▸ **WORK INSTRUCTIONS**: List the titles of all the children's books named in the passage below about StoryWalk® exhibits in Dearborn.
::: PASSAGE PROVIDED
A family enjoys a StoryWalk®.
LAHC also partnered with Healthy Dearborn, Beaumont Hospital and Dearborn Public Schools’ Communities In Schools of Michigan (CIS) affiliate to bring StoryWalk® exhibits to the community at four locations throughout Dearborn. StoryWalk® is a movement and literacy building initiative that features children’s books with healthy messages. Book pages reproduced on outdoor signage are then placed along the walking routes. It’s an innovative way for families to enjoy reading and being active together.
“My elementary school principal and I were talking about bringing StoryWalk® into the school,” says Amal Qayed, Salina Elementary’s CIS liaison. “Then one day I was walking down the hall and bumped into Linda Bazzi, my best friend at LAHC. She asked me, ‘What do you think of a StoryWalk®?’”
This synergy helped them decide to move forward with the project.
Books were selected for each site and purchased with funds from the Beaumont Health Foundation: ‘Duck on a Bike’ by David Shannon, ‘Growing Vegetable Soup’ by Lois Ehlert and ‘The Big Dance’ by Aoife Greenham. Then Qayed suggested “Ameer’s Beautiful Home” by Nadeen Saad, Nesreen Saad and Julia Almasarweh. With the permission of the authors, LAHC provided an Arabic translation for the book, which was to be exhibited in both English and Arabic. The Community Storywalk®, which originated at Salina Elementary, is one of the few bilingual Storywalks® in the state because it was important to reflect the community in which it was presented.
Cutting the ribbon for a StoryWalk® exhibition organized by Leaders Advancing and Helping Communities and other partners.
“This book really speaks to our community,” says Qayed. “A little boy grows a plant to improve the air. The Salina Elementary School is located in an industrial area. We have factories all around us, so you can imagine the pollution. We try to bring as much green into our school as possible to tackle this pollution. I was very excited to be able to use this book specifically.
Healthy streets, healthier residents
Another LAHC SNAP-Ed initiative involves working with the Healthy Dearborn Coalition on their Dearborn Healthy Streets initiative. Healthy Roads aims to increase physical activity along roads by placing signage and barrels in selected areas to encourage motorists to slow down. Through this initiative, LAHC makes it easier for people to practice the healthy behaviors that LAHC teaches them in direct education classes.
Signs used in the Dearborn Healthy Streets initiative.
::::::
::: INFORMATION SUPPLIED
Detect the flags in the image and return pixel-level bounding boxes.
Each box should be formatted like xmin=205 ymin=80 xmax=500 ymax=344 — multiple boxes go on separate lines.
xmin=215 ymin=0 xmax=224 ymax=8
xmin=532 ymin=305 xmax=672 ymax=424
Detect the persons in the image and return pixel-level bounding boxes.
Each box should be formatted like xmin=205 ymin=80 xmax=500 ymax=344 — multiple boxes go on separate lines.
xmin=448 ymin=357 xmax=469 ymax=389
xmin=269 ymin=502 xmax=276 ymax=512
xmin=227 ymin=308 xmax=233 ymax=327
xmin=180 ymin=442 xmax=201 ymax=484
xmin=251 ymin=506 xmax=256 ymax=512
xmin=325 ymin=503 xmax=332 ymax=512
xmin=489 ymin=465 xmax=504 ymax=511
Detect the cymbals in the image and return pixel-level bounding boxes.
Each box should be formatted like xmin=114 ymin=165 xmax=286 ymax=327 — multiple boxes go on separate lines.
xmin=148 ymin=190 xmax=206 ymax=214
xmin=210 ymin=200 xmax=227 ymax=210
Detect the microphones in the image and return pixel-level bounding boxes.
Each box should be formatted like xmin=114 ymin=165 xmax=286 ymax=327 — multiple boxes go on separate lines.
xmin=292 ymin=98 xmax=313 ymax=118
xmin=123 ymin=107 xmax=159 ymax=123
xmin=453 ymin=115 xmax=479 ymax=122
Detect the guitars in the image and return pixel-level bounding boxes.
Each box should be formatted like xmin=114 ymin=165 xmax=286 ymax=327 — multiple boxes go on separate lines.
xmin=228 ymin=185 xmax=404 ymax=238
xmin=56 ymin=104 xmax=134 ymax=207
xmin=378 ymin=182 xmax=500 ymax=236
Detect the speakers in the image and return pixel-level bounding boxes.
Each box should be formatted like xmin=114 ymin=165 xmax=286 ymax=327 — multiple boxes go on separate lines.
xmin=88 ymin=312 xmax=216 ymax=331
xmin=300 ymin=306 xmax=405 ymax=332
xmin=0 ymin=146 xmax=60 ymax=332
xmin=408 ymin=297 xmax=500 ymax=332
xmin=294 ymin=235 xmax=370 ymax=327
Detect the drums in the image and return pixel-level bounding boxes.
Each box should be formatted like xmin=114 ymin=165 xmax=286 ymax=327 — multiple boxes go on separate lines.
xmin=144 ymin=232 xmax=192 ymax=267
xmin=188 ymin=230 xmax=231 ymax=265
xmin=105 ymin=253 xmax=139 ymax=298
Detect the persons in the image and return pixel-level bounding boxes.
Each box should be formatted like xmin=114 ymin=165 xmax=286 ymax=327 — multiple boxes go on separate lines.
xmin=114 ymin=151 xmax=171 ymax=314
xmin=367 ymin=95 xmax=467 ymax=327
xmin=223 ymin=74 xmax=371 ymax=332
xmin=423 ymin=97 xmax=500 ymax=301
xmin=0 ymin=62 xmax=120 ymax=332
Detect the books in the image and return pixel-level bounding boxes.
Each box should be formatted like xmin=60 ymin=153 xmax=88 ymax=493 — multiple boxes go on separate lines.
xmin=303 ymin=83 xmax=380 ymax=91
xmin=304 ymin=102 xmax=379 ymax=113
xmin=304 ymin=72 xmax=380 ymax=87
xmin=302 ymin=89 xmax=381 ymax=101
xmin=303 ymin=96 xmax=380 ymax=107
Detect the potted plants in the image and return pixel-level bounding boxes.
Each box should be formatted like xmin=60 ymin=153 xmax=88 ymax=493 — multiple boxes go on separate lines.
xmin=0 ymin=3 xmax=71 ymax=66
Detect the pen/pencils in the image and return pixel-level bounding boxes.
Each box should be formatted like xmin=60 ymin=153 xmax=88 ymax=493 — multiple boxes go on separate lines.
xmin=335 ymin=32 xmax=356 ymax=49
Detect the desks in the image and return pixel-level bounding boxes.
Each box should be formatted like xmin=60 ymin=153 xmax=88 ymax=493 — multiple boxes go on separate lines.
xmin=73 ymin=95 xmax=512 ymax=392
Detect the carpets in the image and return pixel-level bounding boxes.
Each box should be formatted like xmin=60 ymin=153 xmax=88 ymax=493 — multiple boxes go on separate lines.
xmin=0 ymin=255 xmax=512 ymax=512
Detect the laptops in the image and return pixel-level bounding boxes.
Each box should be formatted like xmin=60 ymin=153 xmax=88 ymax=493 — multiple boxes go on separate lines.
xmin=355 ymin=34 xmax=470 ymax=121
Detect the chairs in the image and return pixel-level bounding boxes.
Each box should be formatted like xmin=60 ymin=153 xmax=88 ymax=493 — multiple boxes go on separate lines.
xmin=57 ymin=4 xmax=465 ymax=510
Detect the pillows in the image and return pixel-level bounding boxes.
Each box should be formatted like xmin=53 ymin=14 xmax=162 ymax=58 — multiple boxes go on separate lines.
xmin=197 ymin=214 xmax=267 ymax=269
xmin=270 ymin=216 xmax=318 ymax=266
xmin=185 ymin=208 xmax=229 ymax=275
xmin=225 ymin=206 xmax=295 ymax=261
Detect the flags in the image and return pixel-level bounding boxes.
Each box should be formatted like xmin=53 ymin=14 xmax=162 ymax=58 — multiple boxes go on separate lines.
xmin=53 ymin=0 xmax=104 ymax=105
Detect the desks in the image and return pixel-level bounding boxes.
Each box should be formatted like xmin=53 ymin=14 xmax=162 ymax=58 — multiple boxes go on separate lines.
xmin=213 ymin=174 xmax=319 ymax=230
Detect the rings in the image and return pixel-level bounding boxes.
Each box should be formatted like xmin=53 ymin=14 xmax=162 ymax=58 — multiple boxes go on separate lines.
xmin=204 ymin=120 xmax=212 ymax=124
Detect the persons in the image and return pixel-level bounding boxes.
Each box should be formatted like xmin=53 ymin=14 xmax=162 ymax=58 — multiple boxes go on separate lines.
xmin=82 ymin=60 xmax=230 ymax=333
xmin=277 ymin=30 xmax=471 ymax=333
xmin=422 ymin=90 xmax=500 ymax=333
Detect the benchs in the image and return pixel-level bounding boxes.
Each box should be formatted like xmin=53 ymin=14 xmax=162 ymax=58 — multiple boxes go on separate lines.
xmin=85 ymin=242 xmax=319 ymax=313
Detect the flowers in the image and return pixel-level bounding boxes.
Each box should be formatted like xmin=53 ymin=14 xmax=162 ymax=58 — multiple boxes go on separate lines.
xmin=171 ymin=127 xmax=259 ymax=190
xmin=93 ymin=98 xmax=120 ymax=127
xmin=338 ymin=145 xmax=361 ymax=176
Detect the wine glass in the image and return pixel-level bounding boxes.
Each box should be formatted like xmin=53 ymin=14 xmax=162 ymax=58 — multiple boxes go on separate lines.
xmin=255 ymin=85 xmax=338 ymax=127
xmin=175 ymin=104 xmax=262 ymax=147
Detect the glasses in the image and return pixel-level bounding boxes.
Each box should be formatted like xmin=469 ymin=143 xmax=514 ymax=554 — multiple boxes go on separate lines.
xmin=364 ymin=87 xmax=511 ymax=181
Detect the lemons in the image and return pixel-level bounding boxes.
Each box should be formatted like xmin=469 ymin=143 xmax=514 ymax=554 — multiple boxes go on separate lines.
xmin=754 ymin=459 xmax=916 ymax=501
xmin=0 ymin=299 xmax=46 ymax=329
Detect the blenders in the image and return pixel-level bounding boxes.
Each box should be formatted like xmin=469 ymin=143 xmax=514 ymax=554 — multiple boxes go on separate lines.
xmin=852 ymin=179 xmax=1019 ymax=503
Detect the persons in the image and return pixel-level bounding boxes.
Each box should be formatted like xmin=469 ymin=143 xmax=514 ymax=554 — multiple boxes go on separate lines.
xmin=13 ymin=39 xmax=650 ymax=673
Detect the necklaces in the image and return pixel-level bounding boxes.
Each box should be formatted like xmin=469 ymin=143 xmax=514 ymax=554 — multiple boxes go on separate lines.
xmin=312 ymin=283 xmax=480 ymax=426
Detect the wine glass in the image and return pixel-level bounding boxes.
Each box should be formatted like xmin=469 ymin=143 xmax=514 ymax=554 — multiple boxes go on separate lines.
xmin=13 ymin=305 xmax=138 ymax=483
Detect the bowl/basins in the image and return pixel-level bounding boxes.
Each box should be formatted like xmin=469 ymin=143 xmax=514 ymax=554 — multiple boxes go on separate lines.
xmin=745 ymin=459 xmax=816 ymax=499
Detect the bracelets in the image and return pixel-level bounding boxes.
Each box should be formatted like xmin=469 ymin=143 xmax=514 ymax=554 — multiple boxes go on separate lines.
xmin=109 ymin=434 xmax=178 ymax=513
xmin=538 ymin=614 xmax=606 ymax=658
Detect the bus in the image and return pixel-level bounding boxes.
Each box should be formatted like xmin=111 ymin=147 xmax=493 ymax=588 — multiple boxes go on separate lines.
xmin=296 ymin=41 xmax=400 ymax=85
::::::
▸ **ANSWER BOX**:
- "Duck on a Bike"
- "Growing Vegetable Soup"
- "The Big Dance"
- "Ameer's Beautiful Home"